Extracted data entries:

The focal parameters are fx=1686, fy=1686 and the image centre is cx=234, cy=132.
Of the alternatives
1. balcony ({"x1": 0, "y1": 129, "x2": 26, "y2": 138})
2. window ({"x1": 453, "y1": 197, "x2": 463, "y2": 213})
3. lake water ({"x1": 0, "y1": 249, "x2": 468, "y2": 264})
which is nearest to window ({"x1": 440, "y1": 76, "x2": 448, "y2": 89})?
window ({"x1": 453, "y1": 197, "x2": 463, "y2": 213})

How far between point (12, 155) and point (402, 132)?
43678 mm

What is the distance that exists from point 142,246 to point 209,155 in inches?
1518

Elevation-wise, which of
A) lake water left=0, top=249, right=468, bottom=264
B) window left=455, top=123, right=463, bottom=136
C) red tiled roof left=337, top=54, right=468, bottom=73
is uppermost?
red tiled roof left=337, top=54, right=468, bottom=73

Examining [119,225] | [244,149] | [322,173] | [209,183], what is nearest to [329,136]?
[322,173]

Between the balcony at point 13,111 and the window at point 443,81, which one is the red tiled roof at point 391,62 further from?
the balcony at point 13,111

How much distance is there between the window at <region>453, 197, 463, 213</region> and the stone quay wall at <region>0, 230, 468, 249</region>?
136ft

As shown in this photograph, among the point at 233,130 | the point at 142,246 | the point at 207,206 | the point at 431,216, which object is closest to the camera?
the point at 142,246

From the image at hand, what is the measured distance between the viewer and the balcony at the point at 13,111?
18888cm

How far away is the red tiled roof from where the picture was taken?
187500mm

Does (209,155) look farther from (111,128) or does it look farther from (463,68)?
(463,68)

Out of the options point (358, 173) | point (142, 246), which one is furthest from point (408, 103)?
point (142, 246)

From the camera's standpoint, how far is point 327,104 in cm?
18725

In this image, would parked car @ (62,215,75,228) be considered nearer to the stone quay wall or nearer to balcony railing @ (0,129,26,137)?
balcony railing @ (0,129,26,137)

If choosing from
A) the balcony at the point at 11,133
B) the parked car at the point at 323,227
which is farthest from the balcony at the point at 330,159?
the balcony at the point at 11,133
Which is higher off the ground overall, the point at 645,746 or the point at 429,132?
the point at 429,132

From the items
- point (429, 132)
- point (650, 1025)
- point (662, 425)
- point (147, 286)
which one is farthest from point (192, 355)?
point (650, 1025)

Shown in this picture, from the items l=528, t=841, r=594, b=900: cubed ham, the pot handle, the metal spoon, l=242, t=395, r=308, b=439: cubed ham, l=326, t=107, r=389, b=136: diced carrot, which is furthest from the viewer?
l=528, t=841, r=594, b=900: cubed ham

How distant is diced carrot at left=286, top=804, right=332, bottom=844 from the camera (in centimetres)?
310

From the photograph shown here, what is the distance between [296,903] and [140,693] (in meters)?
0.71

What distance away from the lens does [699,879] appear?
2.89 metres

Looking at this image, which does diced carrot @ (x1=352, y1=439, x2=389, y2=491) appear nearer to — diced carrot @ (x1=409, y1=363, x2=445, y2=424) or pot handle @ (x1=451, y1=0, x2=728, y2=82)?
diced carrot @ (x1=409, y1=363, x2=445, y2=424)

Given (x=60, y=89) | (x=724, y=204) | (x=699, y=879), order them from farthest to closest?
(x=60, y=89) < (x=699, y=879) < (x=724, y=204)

_Stated exercise_.
Begin at the line containing "Shown in this picture, from" and reproduce each line through the end of the records above.

_Solution for this exercise_.
Shown in this picture, from the items l=528, t=841, r=594, b=900: cubed ham, the pot handle, the metal spoon, l=242, t=395, r=308, b=439: cubed ham, l=326, t=107, r=389, b=136: diced carrot, which is furthest from the viewer?
l=528, t=841, r=594, b=900: cubed ham

How distant is diced carrot at left=286, top=804, right=332, bottom=844 from the camera (in centimetres)?
310

From the photograph shown here, what is the distance between [296,903] and [140,693] (in meters)?
0.71

What distance away from the lens does [699,879] appear?
2.89 metres

Looking at this image, which does diced carrot @ (x1=352, y1=439, x2=389, y2=491) appear nearer to — diced carrot @ (x1=409, y1=363, x2=445, y2=424) or pot handle @ (x1=451, y1=0, x2=728, y2=82)?
diced carrot @ (x1=409, y1=363, x2=445, y2=424)

Given (x=60, y=89) | (x=724, y=204) | (x=699, y=879), order them from farthest to closest?
(x=60, y=89) < (x=699, y=879) < (x=724, y=204)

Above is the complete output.